In 1838, its inhabitants were again noted as being Muslim.

In 1897, Gottlieb Schumacher noted that this "very large village consists of [] over 200 houses and 1000 to
1200 inhabitants. Three large water reservoirs with old sarcophagi as troughs and many old buildings can be found, but no inscriptions. The madaf (guesthouse) is spacious and well built and surrounded by a paved courtyard."
===Civil war===
Khirbet Ghazaleh's residents have participated in protests against the Syrian government and have hosted opposition Free Syrian Army (FSA) during the Syrian uprising. On 14 November 2011, following an FSA attack on a security police bus traveling on a nearby intersection, the Syrian Army launched an armor-backed assault against the town, resulting in the deaths of 20 FSA members, local opposition fighters and civilians. According to an opposition activist in Khirbet Ghazaleh, the FSA clashed with the Syrian Army troops while Bedouins from surrounding villages arrived to aid the town's residents.
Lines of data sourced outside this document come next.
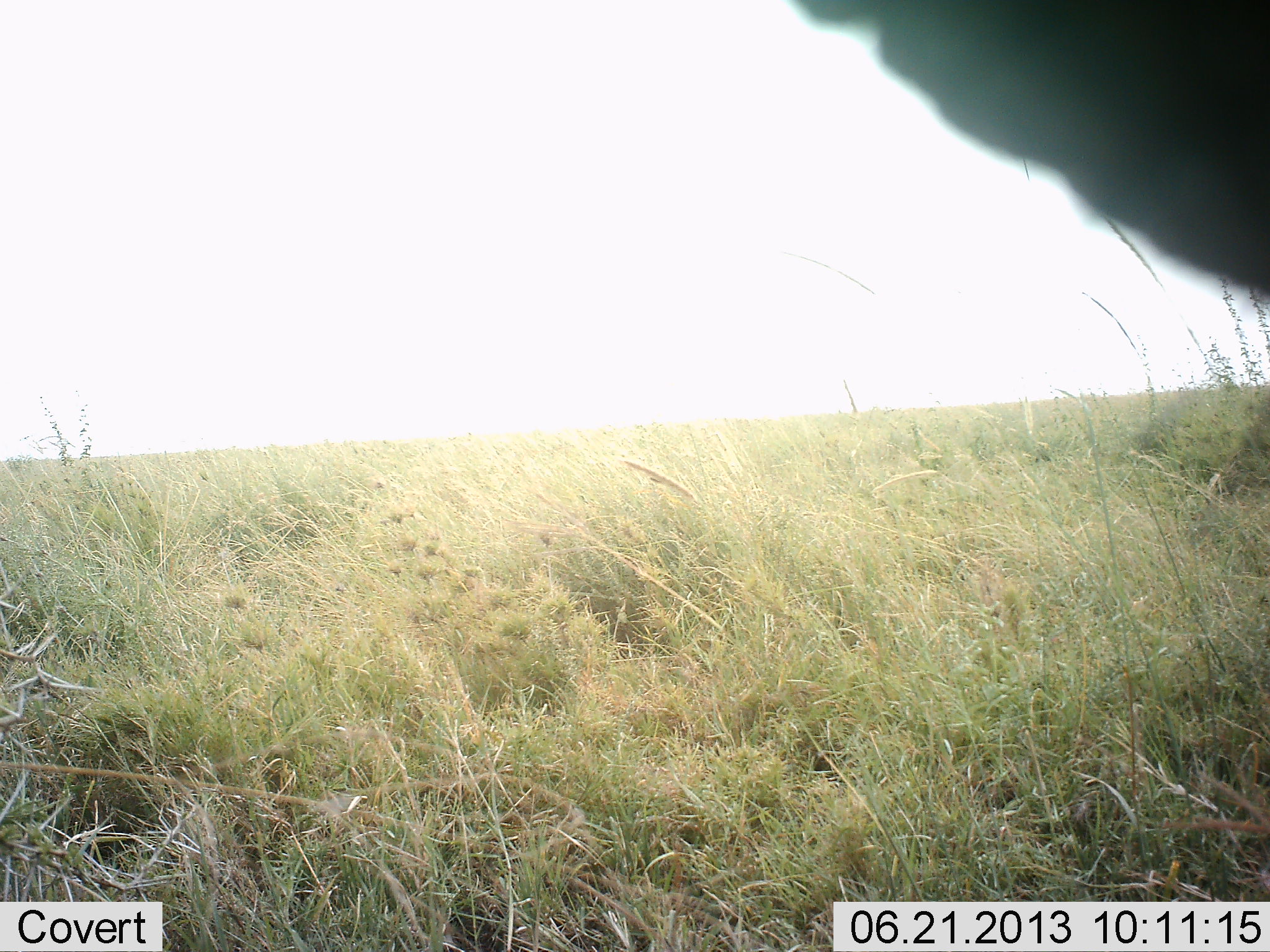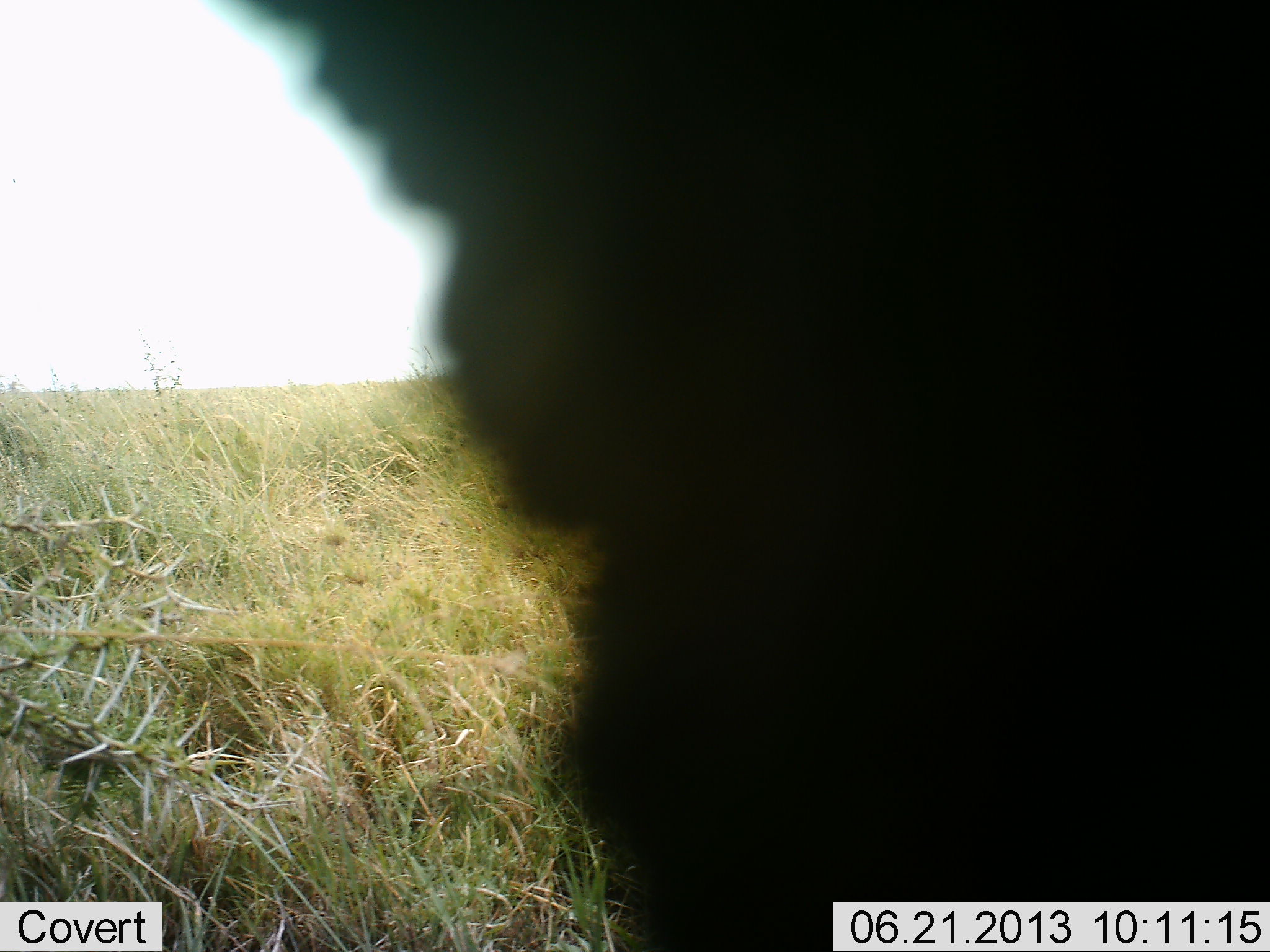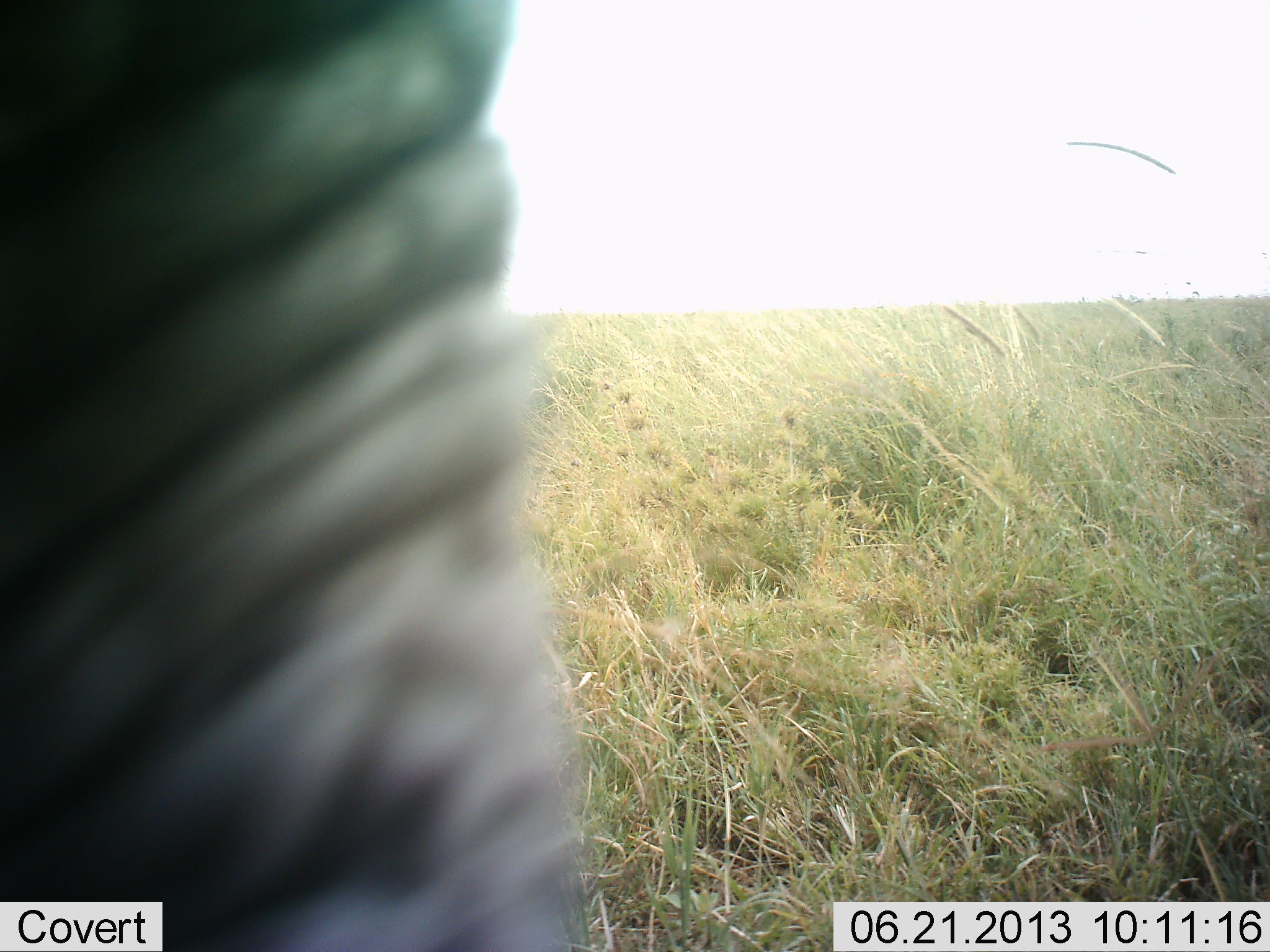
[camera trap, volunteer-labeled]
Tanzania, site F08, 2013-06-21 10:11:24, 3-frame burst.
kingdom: Animalia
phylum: Chordata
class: Mammalia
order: Proboscidea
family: Elephantidae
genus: Loxodonta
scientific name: Loxodonta africana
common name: african bush elephant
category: elephant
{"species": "elephant (african bush elephant) (Loxodonta africana)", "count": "1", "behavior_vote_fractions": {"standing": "40%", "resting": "0%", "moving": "50%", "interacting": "0%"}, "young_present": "0%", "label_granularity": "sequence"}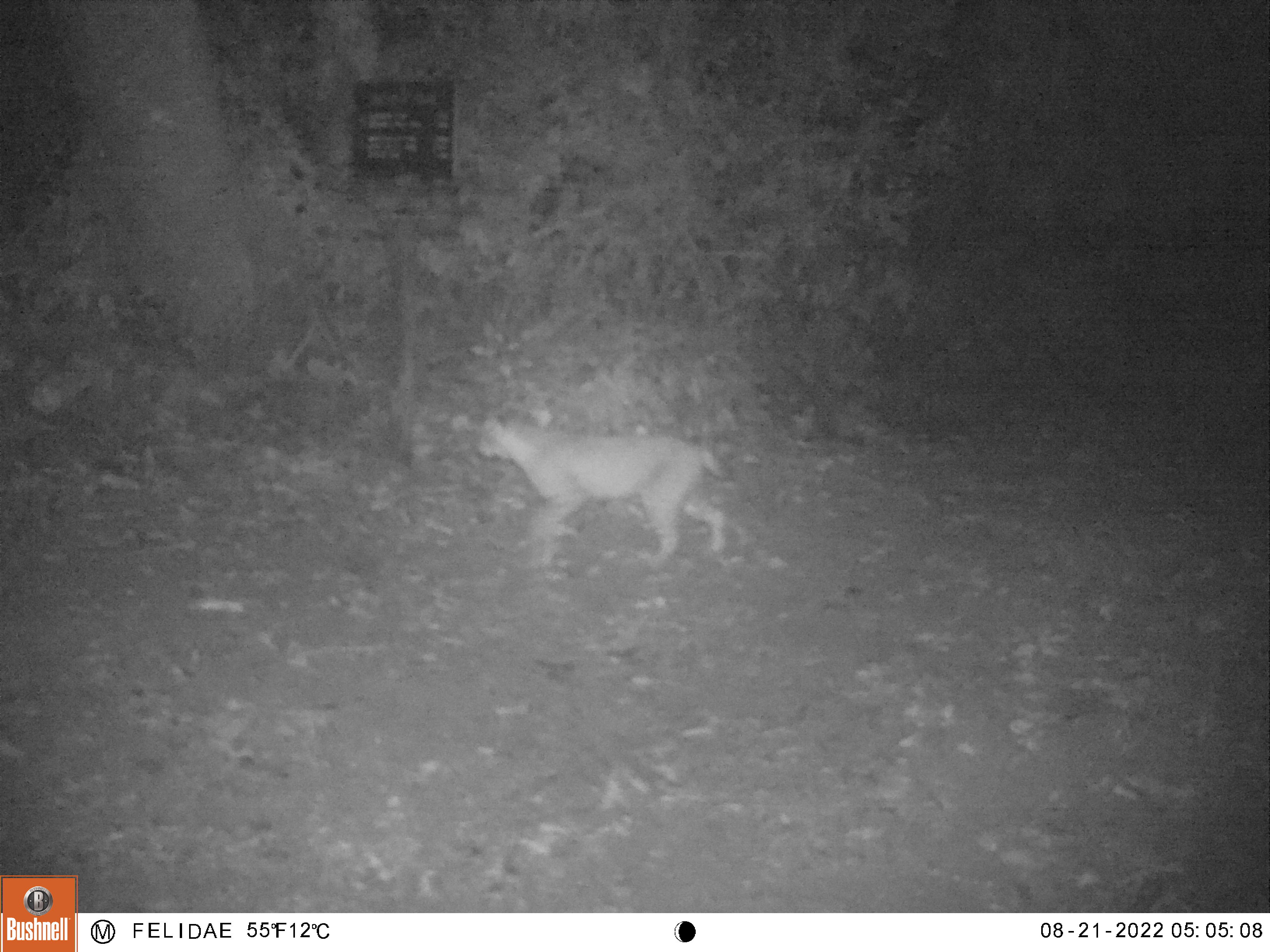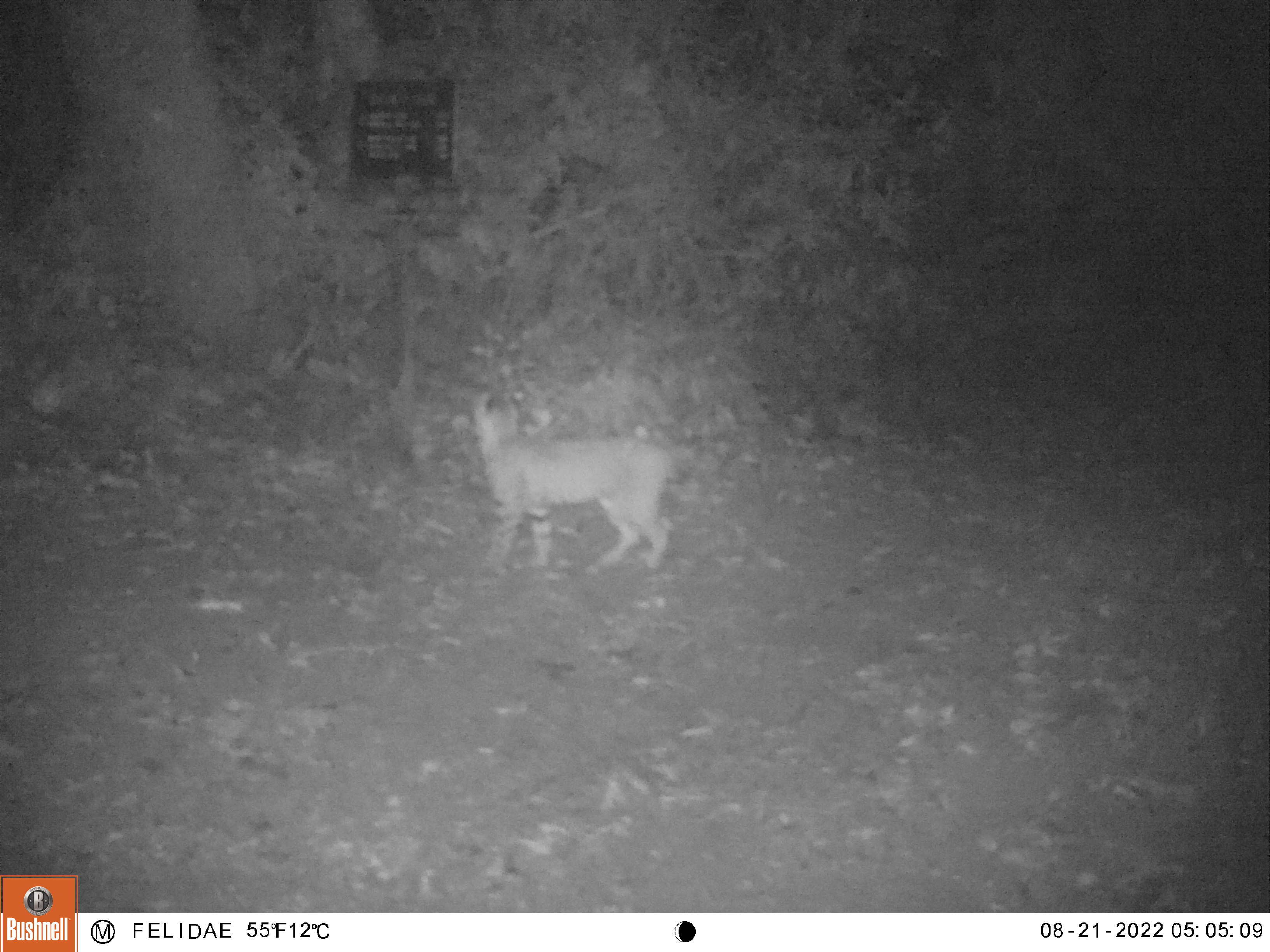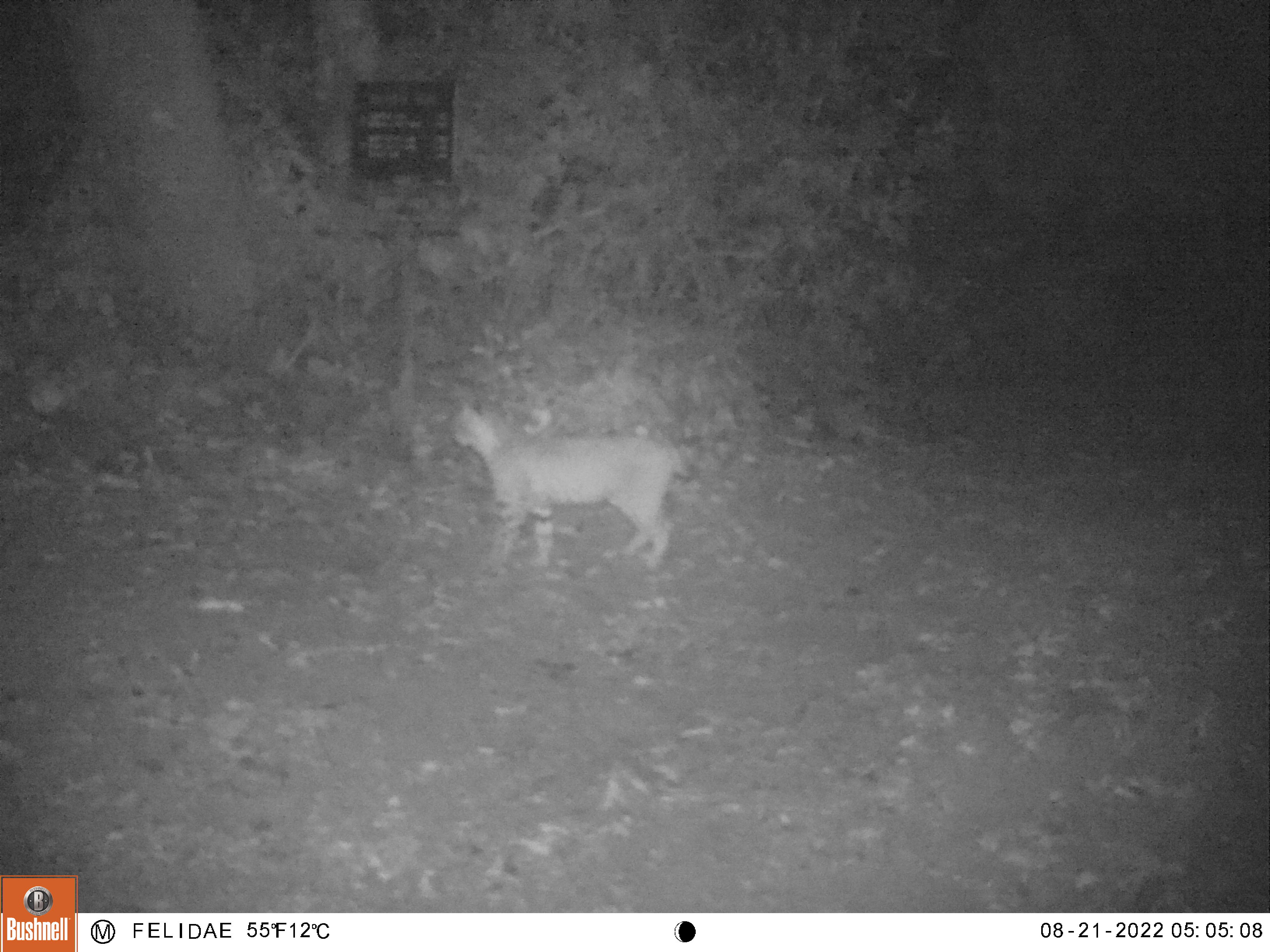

On 18 March 2012 opposition armed groups destroyed an overpass on the main highway with the stated purpose of blocking the arrival of army tanks to the area. The state-owned Syrian Arab News Agency (SANA) confirmed the bombing of the bridge and estimated the costs of damage to be over $5 million.

On 8 May 2013, the Syrian army captured the town after a ferocious two-month bombardment, regaining control of an international transit route, according to opposition sources. Khirbet Ghazaleh acted as a vital logistical town for Syrian Armed Forces during the Daraa offensive (February–May 2014).